Wednesday, November 4, 2009

If I were God

Good week everybody. I thank everyone for the wonderful reception of my Sarah mini saga. It’s nice to know people know a good thing when they see one, and while I did not have anything further to do with her nor did I harbour any special feelings for her, I wonder what would happen if I were to be married and how my wife would react were she to read my celebration of Sarah’s beauty. Well hopefully she would understand me enough not to take me too seriously on matters like this. But that is beside the point. My focus on this post is to explore our conception of beauty and what the parametres for beauty are.

I’ve often wondered how I’d define and create beauty if I were to be God. I have observed how groups of animals are created. Generally, preys have eyes on the sides of their heads giving them a peripheral view of goings on around them. They are usually able to spy predators coming up behind them aided by their usually long and upright necks. They usually have one or two young who are able to take flight just a few hours after birth. The mothers typically have two teats (adapted to breasts in humans) with which to suckle their young. Predators on the other hand have both eyes on the front of their heads to focus on their prey in front of them added to the fact that they have little need to fear any predator that may be lurking behind them. Their necks are usually short and craned forward for focus and speed. They, unlike the animals they prey upon, have upwards of four to eight young who cannot walk or fend for themselves for about six weeks or more after birth. To nurture their numerous young they are created to have four to six rows of teats giving them eight to twelve breasts in total. The obvious reasons being the sense of security surrounding them. This is where we humans come in and what I would probably do if I were God.

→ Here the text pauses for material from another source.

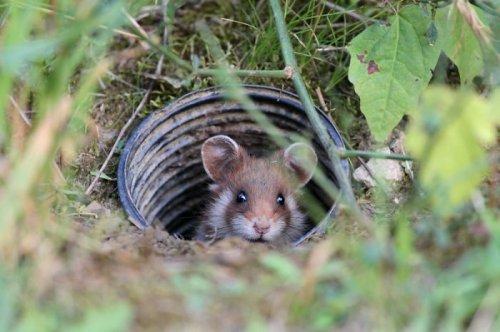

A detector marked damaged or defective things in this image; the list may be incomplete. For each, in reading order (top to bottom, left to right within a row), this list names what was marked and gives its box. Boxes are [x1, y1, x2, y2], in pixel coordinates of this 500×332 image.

rusty pipe rim [117, 84, 352, 243]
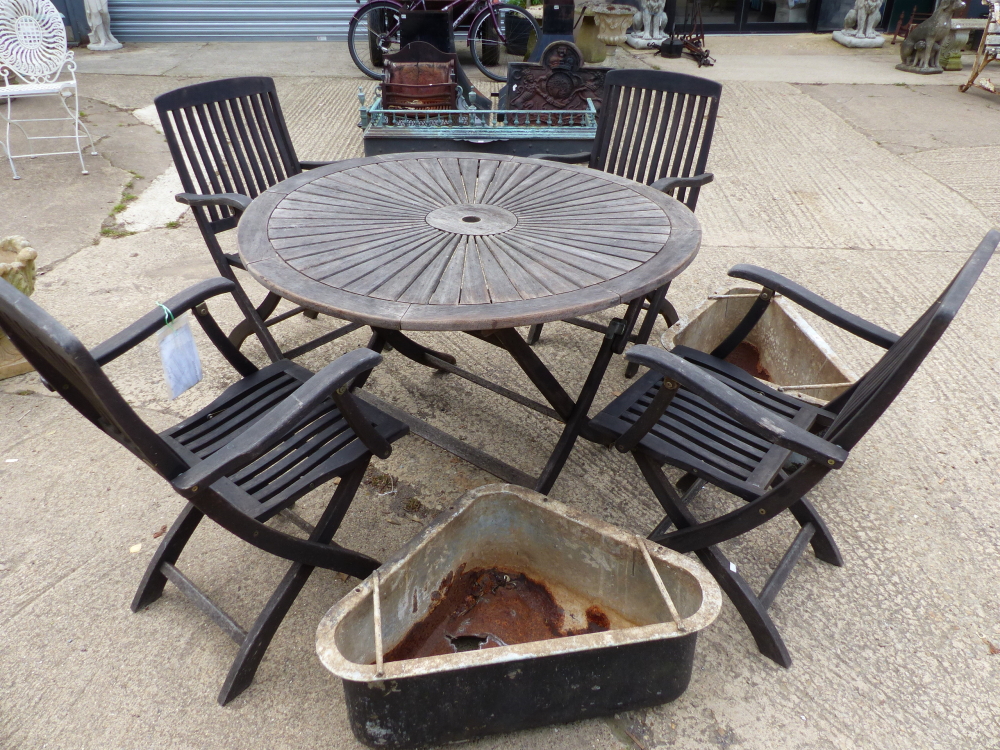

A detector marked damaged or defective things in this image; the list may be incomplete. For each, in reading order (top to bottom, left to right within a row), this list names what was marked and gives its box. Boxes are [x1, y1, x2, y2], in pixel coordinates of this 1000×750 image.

rusty metal trough [318, 484, 720, 748]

Now the question I ask is, in what class do we qualify, prey or predator? I think the answer is obvious; we are the most successful predators on earth and so typically, we have our eyes on the front of our heads; we have little to fear except our fellow man. Our young, when we reproduce, are utterly dependent on us and cannot walk let alone run for ten months to a year from birth giving us the ultimate invincibility status. We also reproduce them in ones, very rarely in twos and even rarer in threes, fours and fives. Would it not be logical then to conserve valuable resources of skin, muscle(in miniscule amounts if you ask me), and lactate by creating just one breast for most women, two for those who are prone to bearing twins, three for the triplet bearers and four for the quadruplets? For those with a breast, I would place them in the middle of their chest so they wouldn’t feel they are missing out on something by looking lopsided. The twin bearers, well, naturally I’d leave them as they are presently and for triplets, it’s quite simple. I’d place the third breast just above the navel so that the three babies do not necessarily have to jostle for position to feed. The quadruplets are best left to the imagination regarding how theirs are to be arranged.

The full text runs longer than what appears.